Distribution of components in the k-nearest neighbour random geometric graph for k below the connectivity threshold
Victor Falgas-Ravry

TL;DR
This paper analyzes the structure of k-nearest neighbor random geometric graphs near the connectivity threshold, showing that small components are unlikely to be close together and that component distribution is asymptotically Poisson.
Contribution
It proves that the probability of close small components is negligible and establishes the asymptotic Poisson distribution of components below the connectivity threshold.
Findings
Small components rarely occur close together near the threshold
Component distribution converges to a Poisson process
Answers a question posed by Walters
Abstract
Let S_{n,k} denote the random geometric graph obtained by placing points inside a square of area n according to a Poisson point process of intensity 1 and joining each such point to the k=k(n) points of the process nearest to it.

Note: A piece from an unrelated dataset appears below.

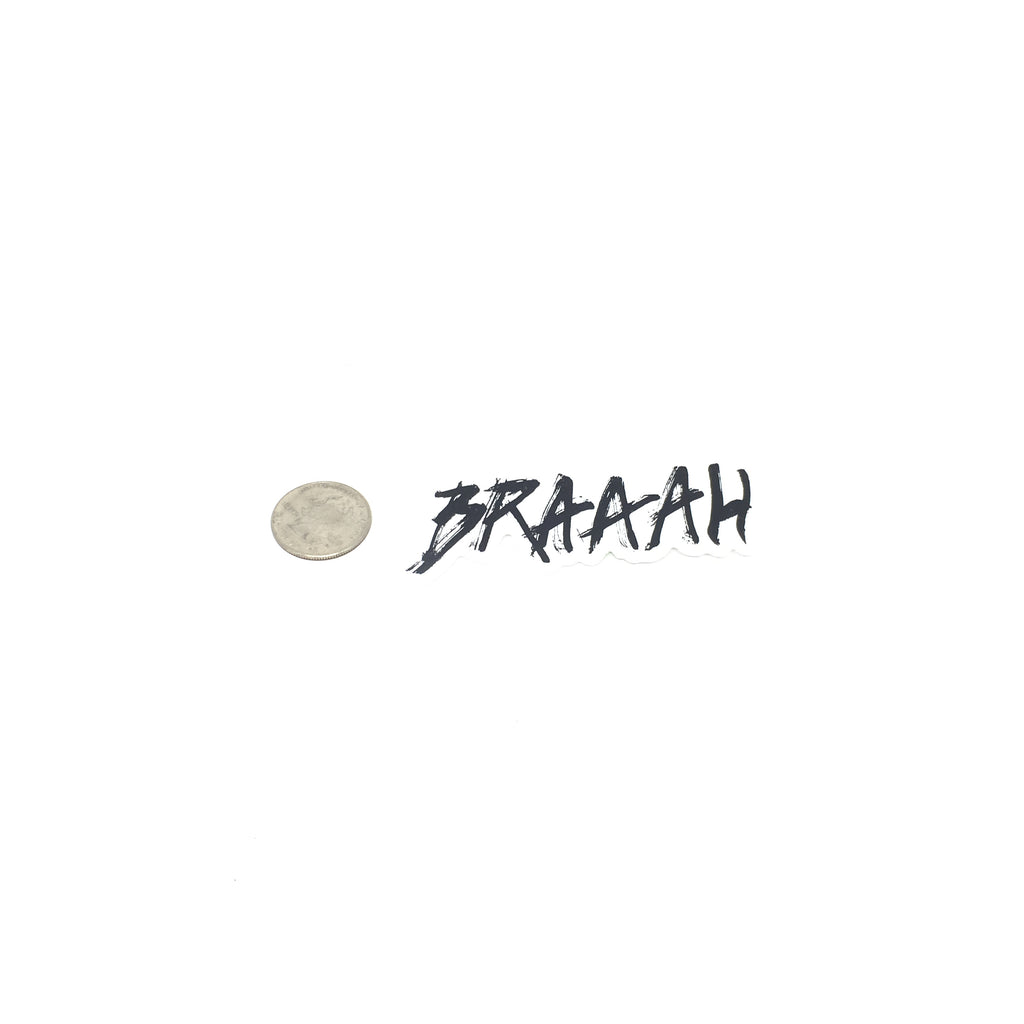 Braaah Sticker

In this paper we show that if Pr(S_{n,k} connected) > n^{-\gamma_1} then the probability that S_{n,k} contains a pair of `small' components `close' to each other is o(n^{-c_1}) (in a precise sense of `small' and 'close'), for some absolute constants \gamma_1>0 and c_1 >0. This answers a question of Walters. (A similar result was independently obtained by Balister.) As an application of our result, we show that the distribution of the connected components of S_{n,k} below the connectivity threshold is asymptotically Poisson.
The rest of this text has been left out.